Evangelion 3.0, a differenza dei due precedenti lavori di Rebuild, non si preoccupa di riscrivere la vicenda narrata nella pur non eccessivamente prolissa serie televisiva, se non in piccola parte. La vicenda è infatti quasi completamente nuova, non fosse che per alcuni dettagli contingenti e per la presenza di quella chiave di volta che è Kaworu Nagisa, personaggio molto sacrificato dall’anime che riesce a trovare una dignità maggiore in questa occasione, anche se la natura del suo ambiguo rapporto con il protagonista Shinji non riesce ad emergere con la stessa incisiva chiarezza che aveva nel manga originale.

Righe fornite:
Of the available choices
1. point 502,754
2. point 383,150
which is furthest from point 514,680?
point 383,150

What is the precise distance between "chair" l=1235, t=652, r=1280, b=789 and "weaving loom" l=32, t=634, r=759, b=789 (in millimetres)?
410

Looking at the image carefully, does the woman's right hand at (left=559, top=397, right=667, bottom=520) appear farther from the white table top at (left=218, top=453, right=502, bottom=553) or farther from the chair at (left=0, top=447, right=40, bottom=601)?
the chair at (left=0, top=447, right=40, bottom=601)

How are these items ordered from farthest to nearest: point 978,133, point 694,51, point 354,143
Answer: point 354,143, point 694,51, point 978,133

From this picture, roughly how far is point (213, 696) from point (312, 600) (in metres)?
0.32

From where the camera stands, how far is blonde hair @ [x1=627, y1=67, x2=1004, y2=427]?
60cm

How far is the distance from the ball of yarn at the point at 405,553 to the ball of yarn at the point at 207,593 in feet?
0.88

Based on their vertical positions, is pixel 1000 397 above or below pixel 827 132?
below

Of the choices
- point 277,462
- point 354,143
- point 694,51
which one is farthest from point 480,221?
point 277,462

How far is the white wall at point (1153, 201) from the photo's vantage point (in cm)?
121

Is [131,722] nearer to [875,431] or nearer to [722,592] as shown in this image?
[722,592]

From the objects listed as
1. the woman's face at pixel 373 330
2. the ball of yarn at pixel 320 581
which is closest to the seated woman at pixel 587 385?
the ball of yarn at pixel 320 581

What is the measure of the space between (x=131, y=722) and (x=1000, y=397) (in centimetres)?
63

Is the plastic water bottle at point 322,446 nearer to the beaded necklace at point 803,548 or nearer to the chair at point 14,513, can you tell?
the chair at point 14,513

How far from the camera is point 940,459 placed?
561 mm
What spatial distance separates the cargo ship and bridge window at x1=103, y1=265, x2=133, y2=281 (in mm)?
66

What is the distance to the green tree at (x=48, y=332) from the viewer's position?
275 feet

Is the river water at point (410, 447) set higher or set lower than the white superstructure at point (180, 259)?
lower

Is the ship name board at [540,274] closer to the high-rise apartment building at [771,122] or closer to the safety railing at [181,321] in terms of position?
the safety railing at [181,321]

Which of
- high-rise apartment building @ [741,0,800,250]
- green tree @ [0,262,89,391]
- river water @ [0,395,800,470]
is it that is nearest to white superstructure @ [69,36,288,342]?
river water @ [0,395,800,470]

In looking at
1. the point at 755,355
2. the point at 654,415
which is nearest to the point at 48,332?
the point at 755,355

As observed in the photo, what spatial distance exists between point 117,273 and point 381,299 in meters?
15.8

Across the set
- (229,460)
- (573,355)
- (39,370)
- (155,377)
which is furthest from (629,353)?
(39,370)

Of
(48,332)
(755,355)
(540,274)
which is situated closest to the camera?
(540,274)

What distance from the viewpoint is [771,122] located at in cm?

Istruzioni del compito:
Puoi ricopiare fedelmente il passo del testo su Evangelion 3.0 da "Evangelion 3.0, a" a "nel manga originale."? Le righe non hanno alcun legame con il testo.

Soluzione:
Evangelion 3.0, a differenza dei due precedenti lavori di Rebuild, non si preoccupa di riscrivere la vicenda narrata nella pur non eccessivamente prolissa serie televisiva, se non in piccola parte. La vicenda è infatti quasi completamente nuova, non fosse che per alcuni dettagli contingenti e per la presenza di quella chiave di volta che è Kaworu Nagisa, personaggio molto sacrificato dall’anime che riesce a trovare una dignità maggiore in questa occasione, anche se la natura del suo ambiguo rapporto con il protagonista Shinji non riesce ad emergere con la stessa incisiva chiarezza che aveva nel manga originale.